One day out of Skykomish and Butters was officially worried. There was no indication that his vomiting would cease. He was going to hike back to Skykomish, get a ride to Seattle and see a doctor. We didn't want to see our friend go, but only he could know what was best for him. We woefully gave him goodbye hugs before seeing him head off the same way we had come. This would be the last time we saw Butters. We missed him dearly in the week it took us to finish out the trail. Thankfully, it did not mean his hike was over. More on that later.
As Butters left us we gained a new crew member in Mongo, a fellow St. Louisan, jokester and all around good guy. So our crew would stay until the very end: Dan, Frizzle, Mongo and I.

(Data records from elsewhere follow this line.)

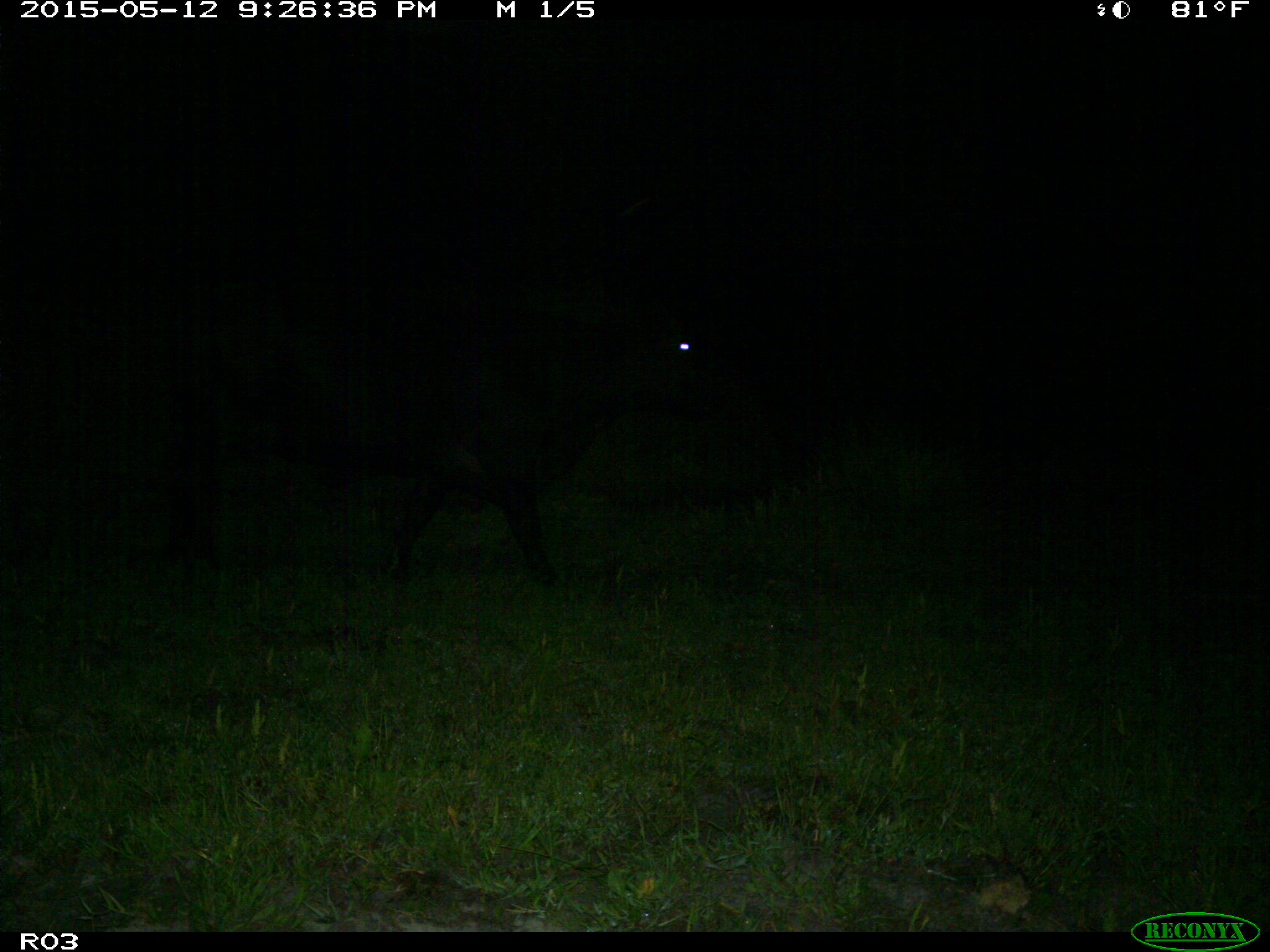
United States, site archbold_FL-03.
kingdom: Animalia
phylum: Chordata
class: Mammalia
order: Artiodactyla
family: Bovidae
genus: Bos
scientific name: Bos taurus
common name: domestic cow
Bos taurus (domestic cow).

Unfortunately, Mongo was not the only thing to see us to the trail's end. The nausea, diarrhea and general feelings of discomfort persisted off and on throughout the rest of the trail too. I guess you could say I learned to manage it well enough, but it put a damper on my mood to be sure. For 95% of the trail I felt up-beat and excited for what was to come. During dark moments in that stretch I could only hope that the trail would simply come to an end. We had walked 2500 miles since the Mexican border. I wasn't about to give up on the last 163 miles without a fight.
I never actively wanted to quit before the finish, but I did occasionally wonder how much grit I had left in me. On one hand, we had already accomplished a great feat. We walked really far, we learned things about ourselves and we had a great time. Technically, we could have stopped there and still gotten a great deal out of the adventure. I wasn't willing to stop until we reached the end, though. I wanted to follow through on the commitment we made to this journey. I wanted the closure of making it to the monument at the Canadian border. Willpower and camaraderie were what kept me going.

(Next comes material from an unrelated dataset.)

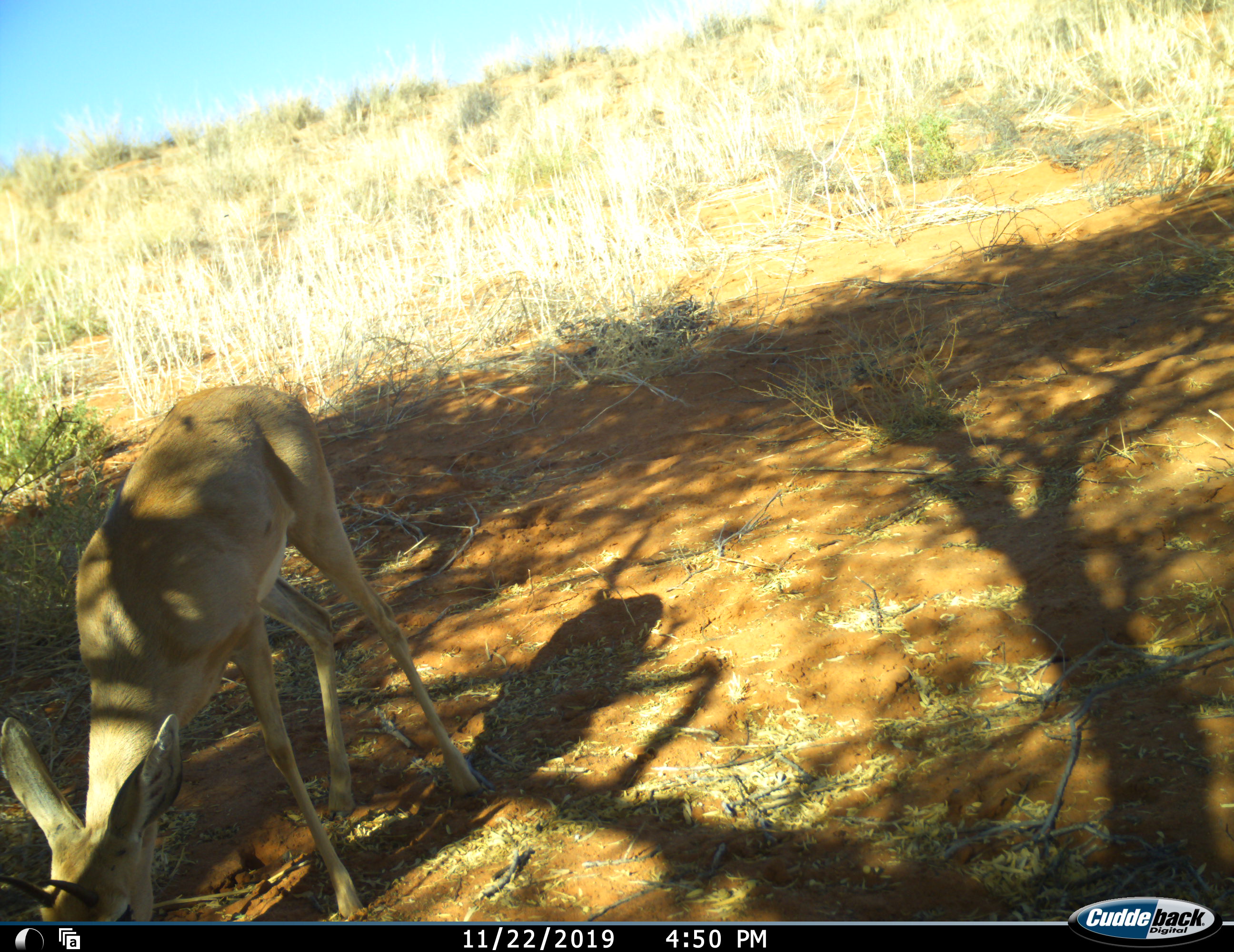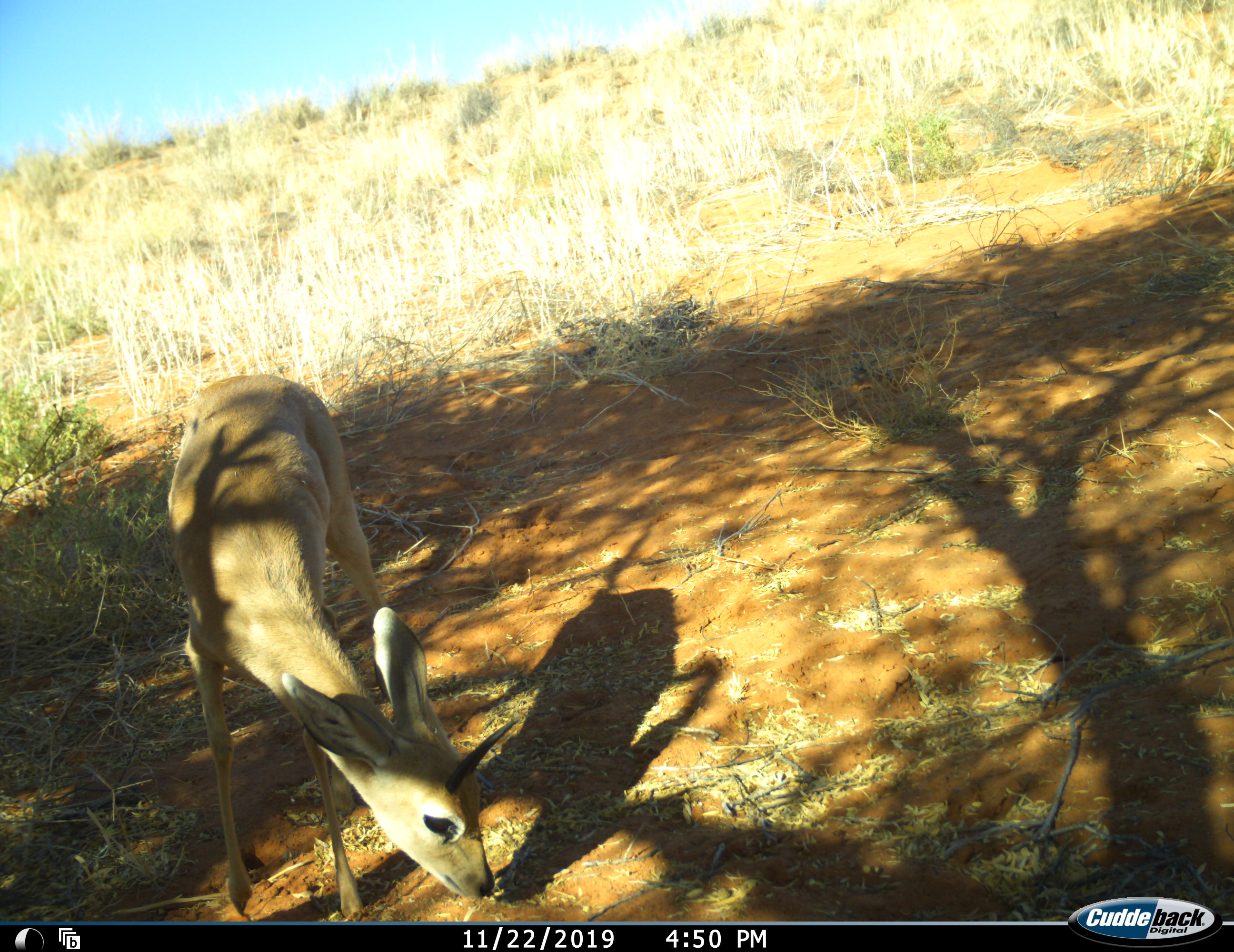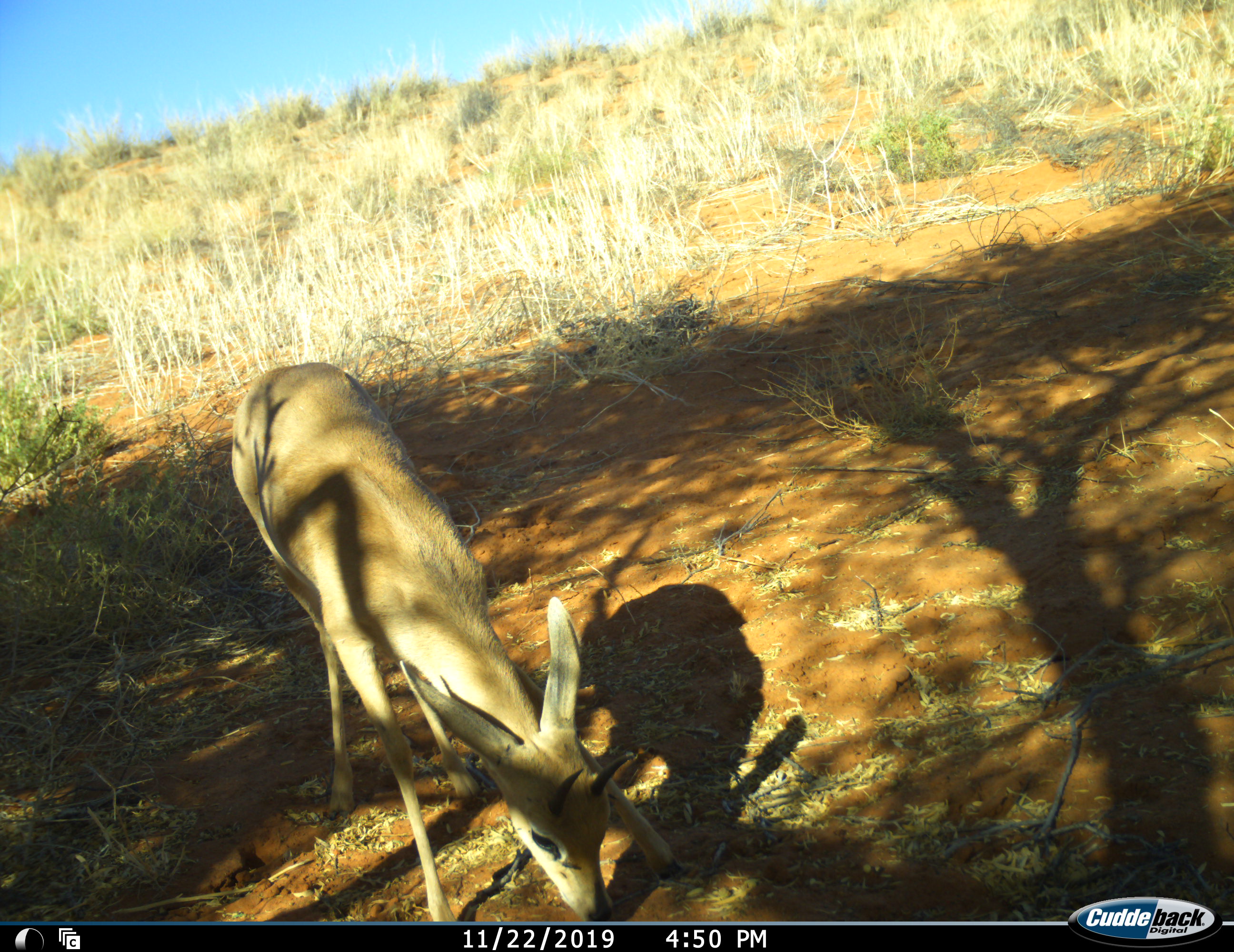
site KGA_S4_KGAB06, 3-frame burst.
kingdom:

Dan was mostly better in that last week, though he too had bouts of diarrhea from time to time. Even Ms. Frizzle was unable to fully avoid our misfortune. It was less severe than what Dan and I went through but far from optimal. Huge props to that girl for being a driving positive force. It was with this unwillingness to let our ailments and Washington's elements bring us down that we finished the trail.

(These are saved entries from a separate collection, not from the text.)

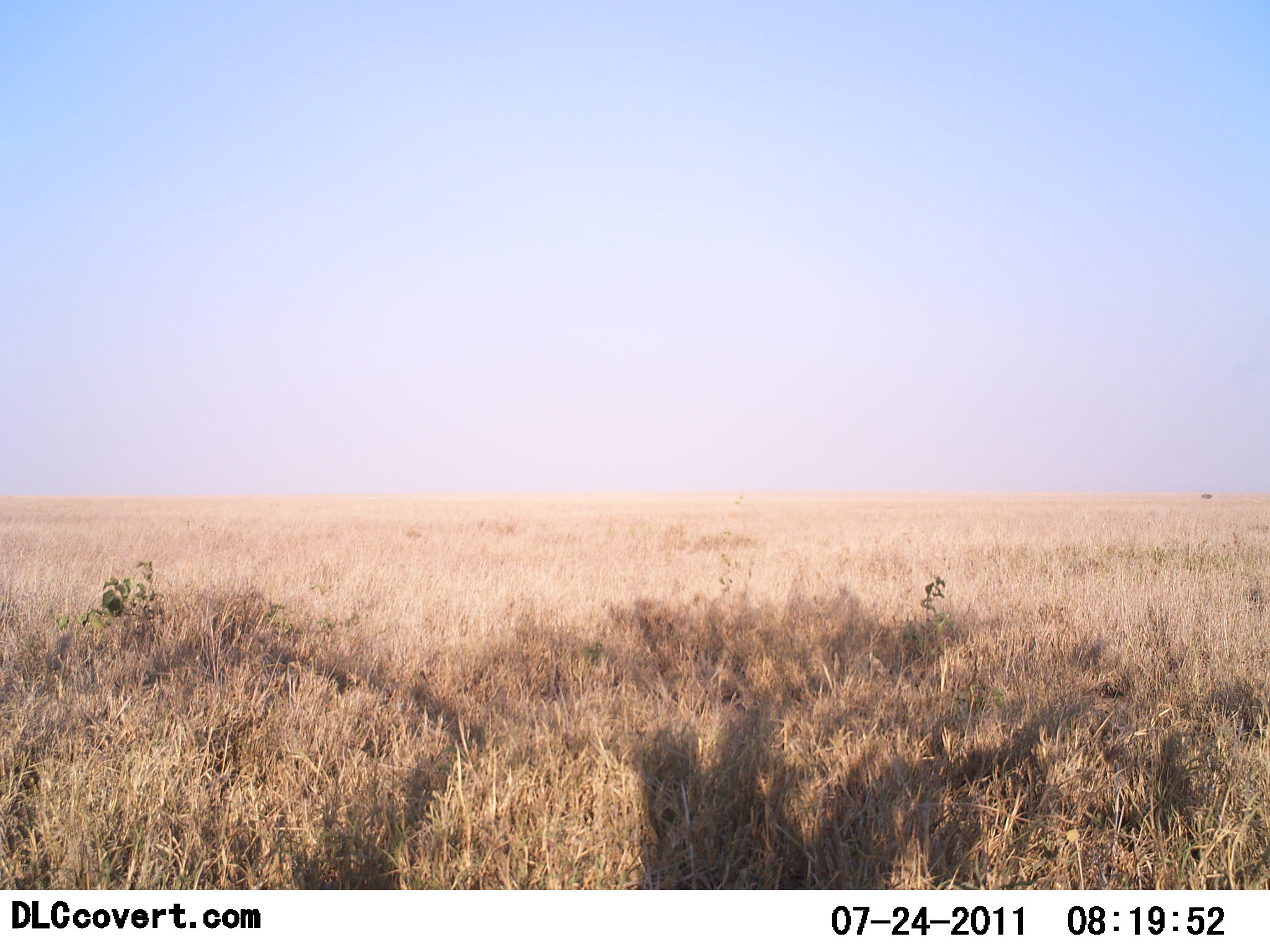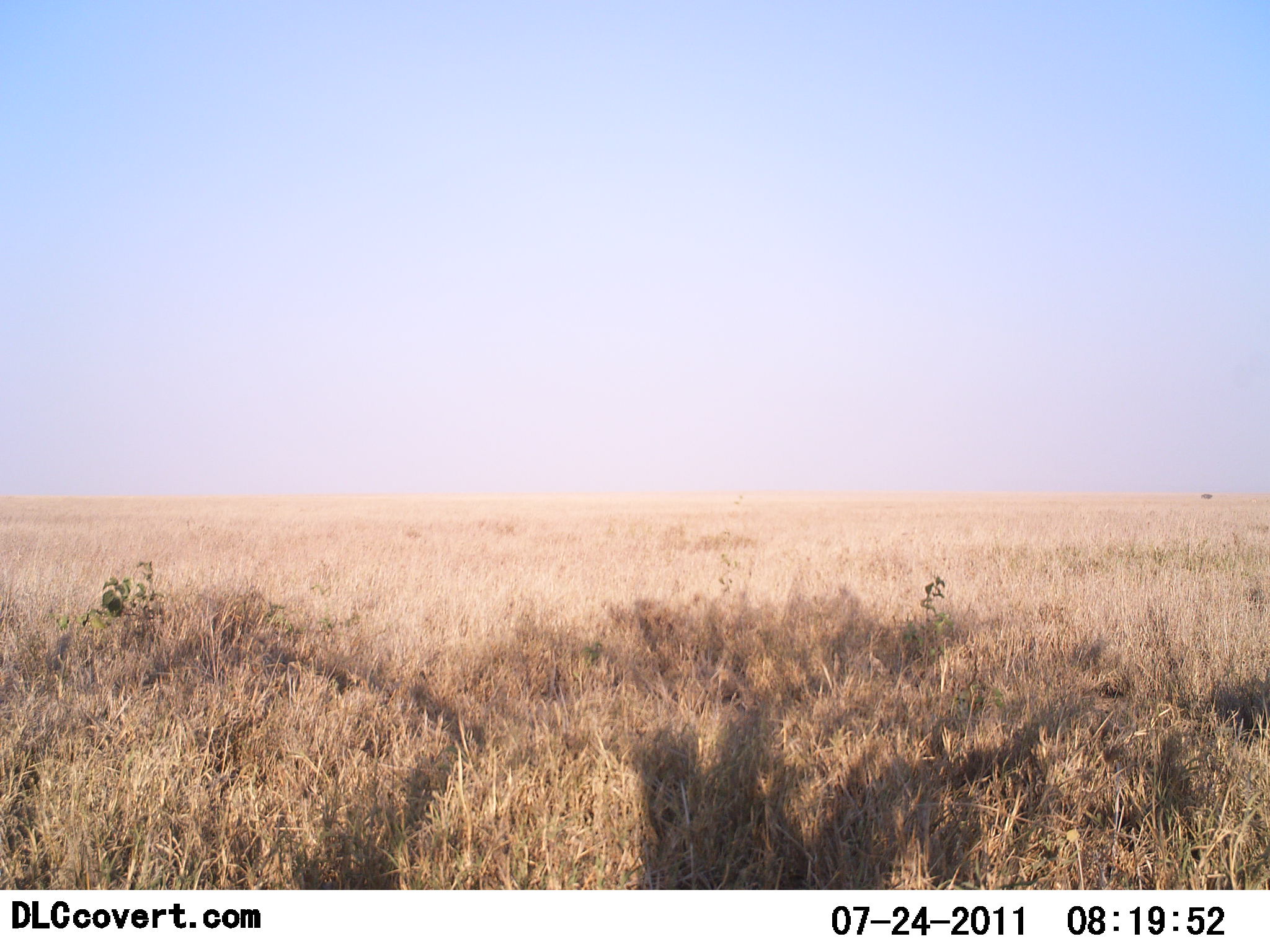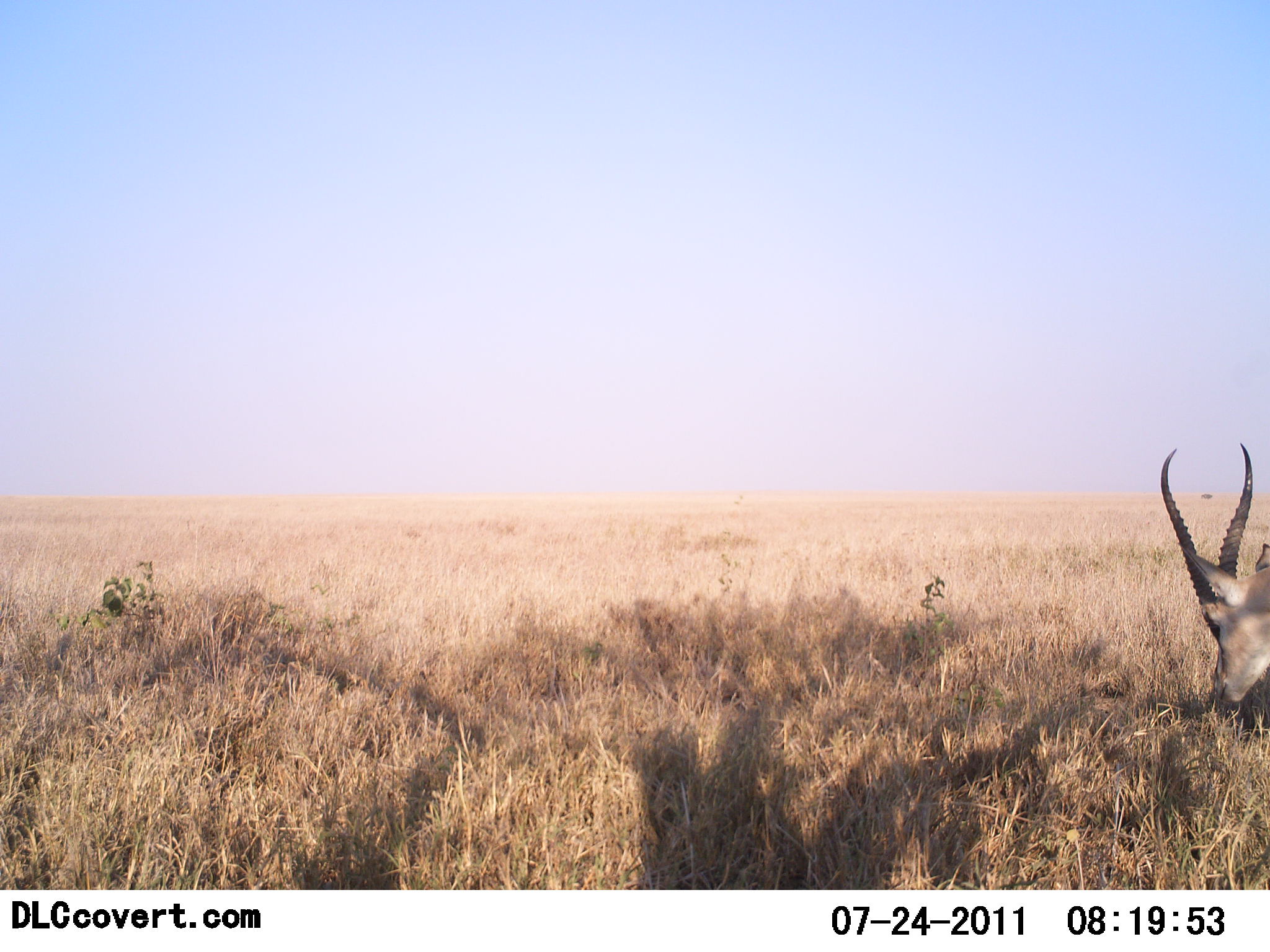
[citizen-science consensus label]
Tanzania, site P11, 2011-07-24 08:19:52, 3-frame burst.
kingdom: Animalia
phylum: Chordata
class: Mammalia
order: Artiodactyla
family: Bovidae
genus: Nanger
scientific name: Nanger granti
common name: grant's gazelle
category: gazellegrants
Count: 1.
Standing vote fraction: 20%.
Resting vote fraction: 0%.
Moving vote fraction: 20%.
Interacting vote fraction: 0%.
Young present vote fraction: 0%.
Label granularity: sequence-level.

On September 8, our 146th day hiking this Pacific Crest Trail, we made it. We arrived at the Canadian border with adrenaline surging through our bodies. Nothing could have brought us down in that moment of triumph, although it didn't hurt that we all felt some respite from illness. The weather, too, had cooperated with us. We hadn't seen rain in at least three days.
Now we could rest. Glorious rest. After getting back to our respective homes and a week or so of recuperation I'm happy to report that all are once again well. Even Butters managed to make it back to trail and finished it out.
You tested us, PCT. You threw us some curveballs, and still we stuck it out to the end. What a wild ride.